Across different experiments, with different materials and designs, Kerzel and Bekkering (2000) and we consistently found the same pattern of results: Perceiving syllables, by eye or by ear, affects the production of syllables, as predicted by the motor theory. The results of these two compatibility studies are consistent with the results of other studies with vocal tasks (Bell-Berti, Raphael, Pisoni, & Sawusch, 1978; Cooper, 1979; Fowler et al., 2003; Kerzel & Bekkering, 2000; Porter & Lubker, 1980). Moreover, the results of our Experiments 2 and 3 are fully compatible with the neural evidence about speech perception that we presented in the introduction (for a review, see Iacoboni, 2008). Not only did we find the same overall effects of perception on the motor system as in the neural studies, but the temporal course of such effects is also exactly the temporal course one would predict by looking at the neural activations.

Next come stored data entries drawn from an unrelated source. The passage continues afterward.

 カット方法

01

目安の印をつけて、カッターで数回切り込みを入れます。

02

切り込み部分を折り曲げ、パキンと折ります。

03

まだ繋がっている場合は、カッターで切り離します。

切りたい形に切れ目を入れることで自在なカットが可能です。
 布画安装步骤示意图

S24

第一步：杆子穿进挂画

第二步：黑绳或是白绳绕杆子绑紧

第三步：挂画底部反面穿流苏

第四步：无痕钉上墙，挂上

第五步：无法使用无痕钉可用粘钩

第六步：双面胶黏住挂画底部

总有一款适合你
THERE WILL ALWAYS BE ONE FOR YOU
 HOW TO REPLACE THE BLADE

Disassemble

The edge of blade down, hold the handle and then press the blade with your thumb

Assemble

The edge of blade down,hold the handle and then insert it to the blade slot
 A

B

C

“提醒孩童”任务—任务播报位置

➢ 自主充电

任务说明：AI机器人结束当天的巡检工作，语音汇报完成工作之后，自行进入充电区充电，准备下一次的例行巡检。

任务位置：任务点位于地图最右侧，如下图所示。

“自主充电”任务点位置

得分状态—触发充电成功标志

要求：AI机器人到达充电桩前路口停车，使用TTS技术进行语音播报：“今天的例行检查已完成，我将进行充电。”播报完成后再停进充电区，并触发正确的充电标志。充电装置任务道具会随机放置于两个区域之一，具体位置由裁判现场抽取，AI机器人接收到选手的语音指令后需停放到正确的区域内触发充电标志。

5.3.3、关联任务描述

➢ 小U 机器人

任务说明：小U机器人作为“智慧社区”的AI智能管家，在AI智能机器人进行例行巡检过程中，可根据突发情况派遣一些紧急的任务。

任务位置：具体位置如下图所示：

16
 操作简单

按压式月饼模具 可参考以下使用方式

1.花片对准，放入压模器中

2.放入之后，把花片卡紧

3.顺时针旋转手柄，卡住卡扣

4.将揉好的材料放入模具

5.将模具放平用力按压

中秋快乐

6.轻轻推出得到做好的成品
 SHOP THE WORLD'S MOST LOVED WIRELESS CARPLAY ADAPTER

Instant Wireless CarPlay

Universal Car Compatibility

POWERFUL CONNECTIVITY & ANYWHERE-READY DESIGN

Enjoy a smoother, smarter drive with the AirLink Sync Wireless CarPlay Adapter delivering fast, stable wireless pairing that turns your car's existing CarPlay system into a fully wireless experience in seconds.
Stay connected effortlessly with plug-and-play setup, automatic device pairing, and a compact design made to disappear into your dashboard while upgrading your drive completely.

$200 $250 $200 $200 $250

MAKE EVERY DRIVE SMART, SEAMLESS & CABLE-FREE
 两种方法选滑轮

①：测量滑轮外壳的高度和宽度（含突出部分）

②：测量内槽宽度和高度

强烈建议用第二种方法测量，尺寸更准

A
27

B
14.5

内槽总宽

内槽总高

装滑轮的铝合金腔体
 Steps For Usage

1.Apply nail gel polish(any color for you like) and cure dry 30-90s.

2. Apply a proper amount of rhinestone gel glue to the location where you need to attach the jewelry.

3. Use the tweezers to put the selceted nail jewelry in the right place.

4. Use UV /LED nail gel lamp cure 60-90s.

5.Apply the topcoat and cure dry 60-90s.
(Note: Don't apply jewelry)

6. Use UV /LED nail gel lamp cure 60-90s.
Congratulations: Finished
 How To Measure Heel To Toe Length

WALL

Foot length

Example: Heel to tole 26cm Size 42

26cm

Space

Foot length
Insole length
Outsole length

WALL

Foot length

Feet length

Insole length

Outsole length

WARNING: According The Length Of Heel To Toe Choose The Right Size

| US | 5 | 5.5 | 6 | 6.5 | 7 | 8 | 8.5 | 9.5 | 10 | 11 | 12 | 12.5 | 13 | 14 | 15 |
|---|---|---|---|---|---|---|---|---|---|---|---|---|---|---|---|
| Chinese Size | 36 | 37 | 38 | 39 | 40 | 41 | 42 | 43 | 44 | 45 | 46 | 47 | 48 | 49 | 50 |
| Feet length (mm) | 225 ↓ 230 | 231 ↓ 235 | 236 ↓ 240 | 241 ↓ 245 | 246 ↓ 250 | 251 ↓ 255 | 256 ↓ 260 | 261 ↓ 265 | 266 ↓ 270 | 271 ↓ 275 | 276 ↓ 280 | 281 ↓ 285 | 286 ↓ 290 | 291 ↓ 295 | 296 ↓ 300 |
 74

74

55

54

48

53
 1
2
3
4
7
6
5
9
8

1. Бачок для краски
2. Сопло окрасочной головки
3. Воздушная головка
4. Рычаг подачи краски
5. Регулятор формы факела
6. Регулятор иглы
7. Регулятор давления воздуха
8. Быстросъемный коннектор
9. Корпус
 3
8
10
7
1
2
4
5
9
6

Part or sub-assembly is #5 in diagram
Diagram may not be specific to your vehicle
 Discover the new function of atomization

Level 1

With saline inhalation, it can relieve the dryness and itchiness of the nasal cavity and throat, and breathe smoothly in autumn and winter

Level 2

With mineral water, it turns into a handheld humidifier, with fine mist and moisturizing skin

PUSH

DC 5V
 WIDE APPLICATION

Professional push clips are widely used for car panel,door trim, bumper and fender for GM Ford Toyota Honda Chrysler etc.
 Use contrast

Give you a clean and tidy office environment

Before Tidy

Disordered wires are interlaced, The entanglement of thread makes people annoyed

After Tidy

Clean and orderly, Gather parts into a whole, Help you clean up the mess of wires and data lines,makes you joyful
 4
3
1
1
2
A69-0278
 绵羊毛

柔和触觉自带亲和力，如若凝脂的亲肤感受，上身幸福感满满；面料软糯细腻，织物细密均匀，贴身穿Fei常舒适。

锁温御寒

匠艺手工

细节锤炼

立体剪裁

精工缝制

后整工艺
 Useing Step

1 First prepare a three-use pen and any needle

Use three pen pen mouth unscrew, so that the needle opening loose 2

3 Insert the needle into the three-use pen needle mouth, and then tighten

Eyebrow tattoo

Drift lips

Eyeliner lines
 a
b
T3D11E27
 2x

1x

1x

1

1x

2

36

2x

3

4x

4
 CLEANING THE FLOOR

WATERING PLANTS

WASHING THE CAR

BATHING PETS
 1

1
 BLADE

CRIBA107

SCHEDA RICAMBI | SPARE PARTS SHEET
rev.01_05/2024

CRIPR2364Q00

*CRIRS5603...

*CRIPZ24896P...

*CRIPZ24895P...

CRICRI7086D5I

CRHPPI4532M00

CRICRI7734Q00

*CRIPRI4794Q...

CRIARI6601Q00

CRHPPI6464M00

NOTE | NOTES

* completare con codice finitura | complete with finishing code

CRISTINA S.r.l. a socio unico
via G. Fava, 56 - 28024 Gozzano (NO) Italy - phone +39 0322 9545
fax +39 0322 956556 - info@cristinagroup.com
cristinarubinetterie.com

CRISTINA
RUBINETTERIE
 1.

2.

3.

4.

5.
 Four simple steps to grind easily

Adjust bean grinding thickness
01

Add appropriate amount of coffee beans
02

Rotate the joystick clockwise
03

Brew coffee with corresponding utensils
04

The claim of the motor theory that the motor system is recruited for perceiving speech represents today a simple unifying explanation for a large number of empirical results related to speech perception. More generally, the simple explanation offered by the motor theory for perceptuomotor effects in speech is consistent with a general trend in contemporary cognitive science (Galantucci et al., 2006). In the last 20 years, the idea that the motor system plays a role in perception has been suggested by a number of scholars in different fields (e.g., Prinz, 1990; Rizzolatti & Craighero, 2004; Viviani, 2002) to explain perceptuomotor interactions that occur in non-speech-related tasks, at a behavioral level (e.g., Stürmer, Aschersleben, & Prinz, 2000; Viviani, Baud Bovy, & Redolfi, 1997), as well as at a physiological level (e.g., Fadiga, Fogassi, Pavesi, & Rizzolatti, 1995; Grafton, Arbib, Fadiga, & Rizzolatti, 1996; Iacoboni et al., 1999; Strafella & Paus, 2000). In other words (and contrary to the expectations of motor theorists, e.g., Liberman & Mattingly, 1985), the claim of the motor theory of speech perception that perceiving speech implies the activation of the motor system appears to be an expected consequence of a much broader design feature of cognition.